By breakpoints I'd put I found that URLWithString returns nil every time when I put at least one non-latin character. Otherwise, returns some new URL only based on latin characters.
Some fragment of attempt:
NSString *baseURLString = @"https://hostdomain.com";
NSString *pathURLString = @"/restapi/someRequest?par1=arg1&par2=arg2&input=";
NSString *fullURLString = [NSString stringWithFormat:@"%@%@móðir", baseURLString, pathURLString];
NSURL *url = [NSURL URLWithString:fullURLString]; // here I get a nil while working with non-latin characters.
I'm still trying to find a solution but none of decisions here on stackoverflow didn't help me. Any idea would be appreciated! My idea is URLWithString works well only with ASCII symbols.. 🤔
URLWithString only works with valid URLs. Some of the characters you're passing are not valid for the query portion of an URL. See section 2 of RFC 3986. Since the URL is invalid, it returns nil.

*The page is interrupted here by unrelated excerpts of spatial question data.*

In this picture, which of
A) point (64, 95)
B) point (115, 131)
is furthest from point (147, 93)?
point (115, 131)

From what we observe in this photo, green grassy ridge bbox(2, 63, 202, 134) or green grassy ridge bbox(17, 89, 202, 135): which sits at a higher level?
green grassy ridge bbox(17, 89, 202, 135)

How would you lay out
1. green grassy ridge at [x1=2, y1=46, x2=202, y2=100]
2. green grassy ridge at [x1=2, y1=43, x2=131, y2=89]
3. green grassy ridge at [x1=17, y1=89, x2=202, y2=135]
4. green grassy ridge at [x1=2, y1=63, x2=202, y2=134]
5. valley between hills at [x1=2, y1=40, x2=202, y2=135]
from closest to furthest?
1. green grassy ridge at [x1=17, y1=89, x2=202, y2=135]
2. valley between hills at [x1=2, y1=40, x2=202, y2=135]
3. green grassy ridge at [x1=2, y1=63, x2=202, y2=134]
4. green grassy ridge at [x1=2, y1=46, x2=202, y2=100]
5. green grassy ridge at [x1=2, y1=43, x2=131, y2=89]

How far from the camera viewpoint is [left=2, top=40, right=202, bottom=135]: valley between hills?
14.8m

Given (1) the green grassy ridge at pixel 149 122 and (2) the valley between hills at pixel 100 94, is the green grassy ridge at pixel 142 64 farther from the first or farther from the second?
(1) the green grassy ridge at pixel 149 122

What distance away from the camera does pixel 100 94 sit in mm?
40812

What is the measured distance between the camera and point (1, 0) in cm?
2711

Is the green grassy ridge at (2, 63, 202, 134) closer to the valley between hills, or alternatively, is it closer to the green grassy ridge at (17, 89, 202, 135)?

If you have arbitrary characters coming into your URL, you shouldn't try to build it all as a single string, since each part of the URL requires different encoding. You need to use NSURLComponents. This will automatically escape each section correctly.
NSURLComponents *comp = [NSURLComponents new];
comp.scheme = @"https";
comp.host = @"hostdomain.com";
comp.path = @"/restapi/someRequest";
comp.query = @"par1=arg1&par2=arg2&input=óðir";
NSURL *url = comp.url;
// https://hostdomain.com/restapi/someRequest?par1=arg1&par2=arg2&input=%C3%B3%C3%B0ir
Or, since the base part of the URL is static and you know it's encoded correctly, you can do it this way:
NSURLComponents *comp = [NSURLComponents componentsWithString:@"https://hostdomain.com/restapi/someRequest"]
comp.query = @"par1=arg1&par2=arg2&input=óðir"
If you really want to build strings more directly, you can look at stringByAddingPercentEncodingWithAllowedCharacters:. Use [NSCharacterSet URLQueryAllowedCharacterSet] for the query part.